Bug 1483278

Summary: lorax runtime-install tries to install 'rdma' on armhfp, but 'rdma-core' (which replaced it) is not built for armhfp - breaks composes
Product: [Fedora] Fedora Reporter: Kevin Fenzi <kevin>
Component: loraxAssignee: Brian Lane <bcl>
Status: CLOSED ERRATA QA Contact: Fedora Extras Quality Assurance <extras-qa>
Severity: unspecified Docs Contact:
Priority: unspecified    
Version: rawhideCC: anaconda-maint-list, awilliam, bcl, dledford, honli, jarodwilson, pbrobinson, robatino
Target Milestone: ---   
Target Release: ---   
Hardware: Unspecified   
OS: Unspecified   
Whiteboard: AcceptedBlocker
Fixed In Version: Doc Type: If docs needed, set a value
Doc Text:
Story Points: ---
Clone Of: Environment:
Last Closed: 2017-09-06 20:34:50 UTC Type: Bug
Regression: --- Mount Type: ---
Documentation: --- CRM:
Verified Versions: Category: ---
oVirt Team: --- RHEL 7.3 requirements from Atomic Host:
Cloudforms Team: --- Target Upstream Version:
Embargoed:
Bug Depends On:    
Bug Blocks: 1396702    

Description Kevin Fenzi 2017-08-20 01:10:30 UTC
The old rdma package built and was provided on armv7 (I have no idea if it worked or not). Thus, lorax expects that it will be available to make netinstall isos and other images. 

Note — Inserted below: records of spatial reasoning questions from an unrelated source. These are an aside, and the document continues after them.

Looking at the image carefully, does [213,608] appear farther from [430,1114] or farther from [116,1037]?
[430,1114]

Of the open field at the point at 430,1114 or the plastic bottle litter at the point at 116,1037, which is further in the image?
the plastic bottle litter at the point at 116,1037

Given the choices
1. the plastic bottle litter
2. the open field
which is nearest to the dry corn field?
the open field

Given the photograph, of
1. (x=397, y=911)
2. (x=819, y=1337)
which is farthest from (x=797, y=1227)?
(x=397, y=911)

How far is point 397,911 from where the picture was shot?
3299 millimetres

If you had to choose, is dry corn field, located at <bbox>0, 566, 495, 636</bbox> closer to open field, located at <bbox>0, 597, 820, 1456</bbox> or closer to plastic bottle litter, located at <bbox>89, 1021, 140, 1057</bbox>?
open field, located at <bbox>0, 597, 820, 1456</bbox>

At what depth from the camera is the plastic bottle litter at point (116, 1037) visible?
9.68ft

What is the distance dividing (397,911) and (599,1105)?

The new rdma-core package excludes arvm7 and breaks composes where it's expected to exist. 

See:
https://koji.fedoraproject.org/koji/taskinfo?taskID=21322139

So, possible solutions: 

1) drop the exclude in rdma-core. Does it still apply? 

or

2) Patch lorax to not require rdma on armv7.

Comment 1 Kevin Fenzi 2017-08-21 20:29:34 UTC
Until we sort this out I have unblocked rdma and libmlx4 in f27. 

Once we fix this properly, we should block them in f28/rawhide and f27.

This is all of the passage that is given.